Lambda School Data Science, Unit 2: Predictive Modeling

# Regression & Classification, Module 3

## Assignment

We're going back to our other **New York City** real estate dataset. Instead of predicting apartment rents, you'll predict property sales prices.

But not just for condos in Tribeca...

Instead, predict property sales prices for **One Family Dwellings** (`BUILDING_CLASS_CATEGORY` == `'01 ONE FAMILY DWELLINGS'`) using a subset of the data where the **sale price was more than \\$100 thousand and less than $2 million.** 

The [NYC Department of Finance](https://www1.nyc.gov/site/finance/taxes/property-rolling-sales-data.page) has a glossary of property sales terms and NYC Building Class Code Descriptions. The data comes from the [NYC OpenData](https://data.cityofnewyork.us/browse?q=NYC%20calendar%20sales) portal.


- [ ] Do train/test split. Use data from January — March 2019 to train. Use data from April 2019 to test.
- [ ] Do exploratory visualizations with Seaborn.
- [ ] Do one-hot encoding of categorical features.
- [ ] Do feature selection with `SelectKBest`.
- [ ] Fit a linear regression model with multiple features.
- [ ] Get mean absolute error for the test set.
- [ ] As always, commit your notebook to your fork of the GitHub repo.


## Stretch Goals
- [ ] Add your own stretch goal(s) !
- [ ] Try [`RidgeCV`](https://scikit-learn.org/stable/modules/generated/sklearn.linear_model.RidgeCV.html) instead of Linear Regression, especially if your errors blow up! Watch [Aaron Gallant's 9 minute video on Ridge Regression](https://www.youtube.com/watch?v=XK5jkedy17w) to learn more.

#####

▶ PROBLEM TO SOLVE:
Judge whether each statement agrees with the Module 3 assignment, answering yes or no and quoting the words of the assignment that decide it: (a) Training uses data from January through March 2019. (b) The subset covers sales priced up to $5 million. (c) `RidgeCV` is suggested especially for cases where errors blow up.

▶ INFORMATION SHOWN:
#####

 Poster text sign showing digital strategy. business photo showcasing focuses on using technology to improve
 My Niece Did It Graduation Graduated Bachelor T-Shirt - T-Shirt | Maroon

#####

▶ ANSWER SECTION:
(a) Yes: "Use data from January — March 2019 to train."
(b) No: "less than $2 million"
(c) Yes: "especially if your errors blow up!"